How I Stopped Living a Sad, Frustrating, Disappointing Life

"The only person who can pull me down is myself, and I’m not going to let myself pull me down anymore." - C. JoyBell C.
"There I was lying on my sister’s couch, which had doubled as my bed. I had hit my rock bottom. I felt depressed, anxious, and disappointed about my situation.

I couldn’t understand where it all went so wrong. How did I end up here?

I was thirty, single, and pretty much homeless. My life wasn’t supposed to end up here. By this age, I was supposed to be married with kids and have a successful career and a beautiful home. Well, that was the expectation anyway.

This is where I found myself at a crossroad. Either I continued to wallow in my self-pity and blame the world for my situation, or I made a commitment to myself and started the journey to change.

I started delving into my life—picking apart my upbringing, my platonic relationships, my failed romantic relationships, my lack of drive, and my social anxieties—and found that I was paralyzed by fear. The fear of failing, fear of being judged, and fear of not being accepted, which all culminated into a severe lack of self-belief and self-love.

Why was I so afraid to believe in myself, and why was so afraid to fail?

When I thought about these questions and reflected on the beginnings of my life, I realized that it had all started with belief and failures.

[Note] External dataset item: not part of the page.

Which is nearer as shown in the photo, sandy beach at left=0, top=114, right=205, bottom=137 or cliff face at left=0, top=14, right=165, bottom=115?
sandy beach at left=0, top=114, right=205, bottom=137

I didn’t just give up on my first attempt to walk; instead, I continued to fall until I took those first few steps. And I didn’t just give up when I couldn’t string a sentence together; gibberish continued to flow out until I made sense.

But why, as an adult, did I no longer have the ability to accept failure and believe in my ability to eventually succeed?

“I should do this,” “I might do that,” or “I’ll see how I feel”… I was never able give definite terms. It was always could, should, and maybes. I always left the door open, giving myself a way out for when the inevitable non-follow through would happen.

It wasn’t because I was just too lazy. No, it was giving myself an excuse so that if I did fail, it was because I hadn’t really tried, which made it less painful and less embarrassing.

Somewhere along the lines I molded the belief that failing was tied to shame. Something I wasn’t ready to bring upon myself. So I floated through life, barely graduating school and only doing so to please my parents, then finding a “temporary” job that lasted eight unfulfilling years, all the while staying in a relationship that had run its course years before it ended.

The common thread that ran through my life: I was comfortable, and so that’s where I stayed.

I had programmed myself to believe I wasn’t capable of succeeding, achieving a fulfilling life, or finding a happy relationship. So instead I stayed on the sideline. Because on the sideline I was safe and nowhere near any situation that could lead me to fail.

The more I reflected, the more my default behaviors became apparent, and so came my commitments to change my story.